Crawled caption data:
####

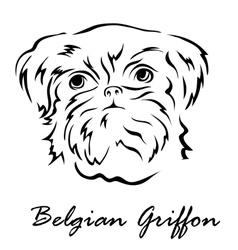 Belgian Griffon vector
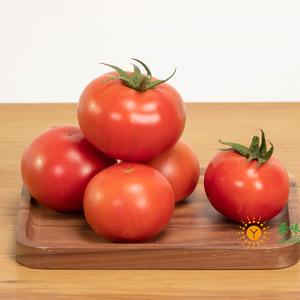 (3.8限1份)日本柿子番茄(约1斤)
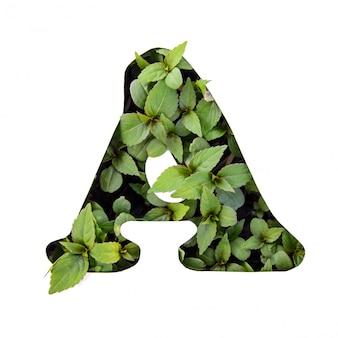 ホワイトペーパーステンシルで新鮮な緑の葉で作られた英語のアルファベットの美しい文字a
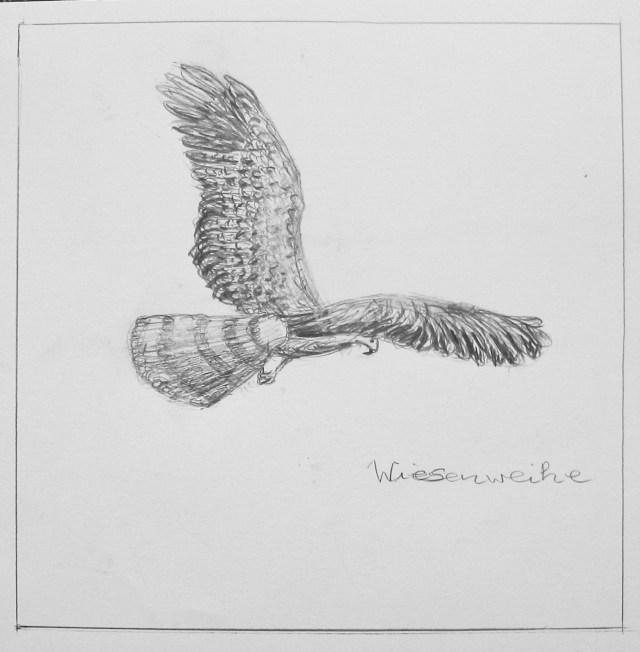2009 - Wiesenweihe, 50x40cm, Bleistift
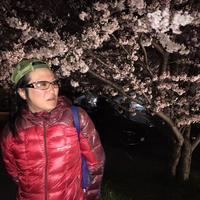 朝霞花見2019 黒目川夜桜 - RÖUTE・G DRIVE AFTER DEATH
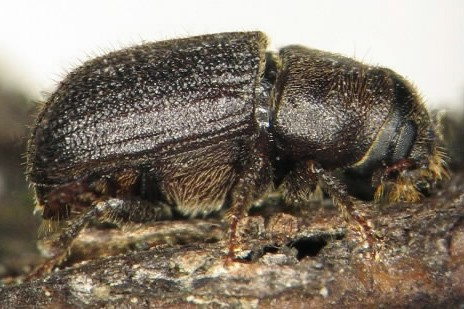 Un coléoptère... (Photo: Ressources naturelles Canada)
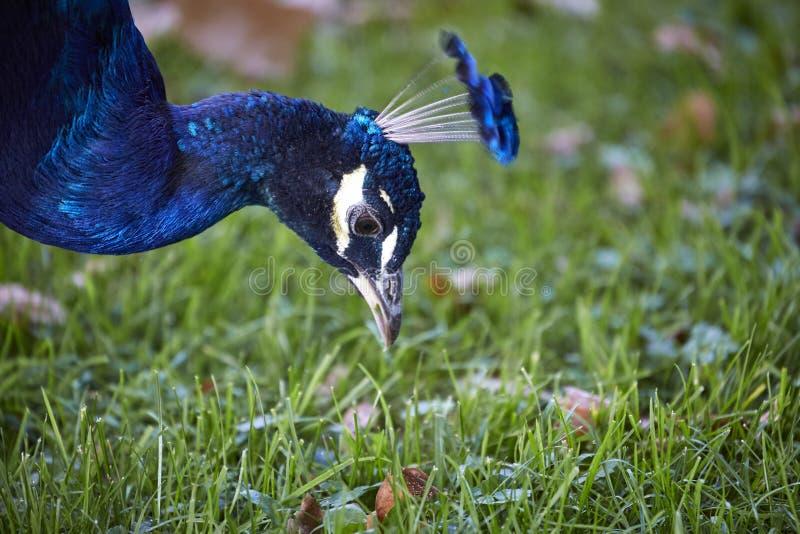 Pfauschönheits-Porträtnahaufnahme mit blauen Federn und schönem Kopfschmuck lizenzfreies stockbild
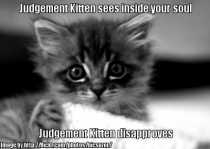 Judgement Kitten sees into your soul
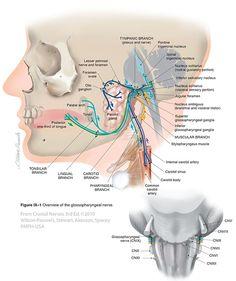 Glossopharyngeal IX - Cranial Nerves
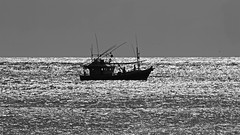 Alone in the Sea (Chandana Witharanage) Tags: srilanka southasia indianocean asia arugambay arugamkudah southeast wave ocean sea water summer move coast glassy slow boat people alone 7dwf thursdayblackwhite canoneos7d chandanawitharanagephotography canonef100400mmf4556lisusm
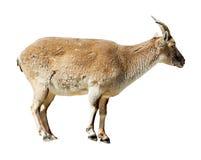 De status van de schapen van Barbarije over witte achtergrond Royalty-vrije Stock Afbeeldingen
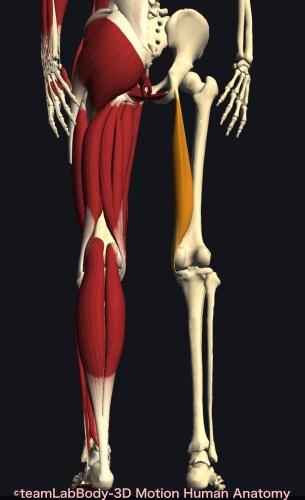 ウォーキング 筋肉痛 半膜様筋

####

Every line above goes into the copy unchanged; the pictures do not.

 Belgian Griffon vector
 (3.8限1份)日本柿子番茄(约1斤)
 ホワイトペーパーステンシルで新鮮な緑の葉で作られた英語のアルファベットの美しい文字a
2009 - Wiesenweihe, 50x40cm, Bleistift
 朝霞花見2019 黒目川夜桜 - RÖUTE・G DRIVE AFTER DEATH
 Un coléoptère... (Photo: Ressources naturelles Canada)
 Pfauschönheits-Porträtnahaufnahme mit blauen Federn und schönem Kopfschmuck lizenzfreies stockbild
 Judgement Kitten sees into your soul
 Glossopharyngeal IX - Cranial Nerves
 Alone in the Sea (Chandana Witharanage) Tags: srilanka southasia indianocean asia arugambay arugamkudah southeast wave ocean sea water summer move coast glassy slow boat people alone 7dwf thursdayblackwhite canoneos7d chandanawitharanagephotography canonef100400mmf4556lisusm
 De status van de schapen van Barbarije over witte achtergrond Royalty-vrije Stock Afbeeldingen
 ウォーキング 筋肉痛 半膜様筋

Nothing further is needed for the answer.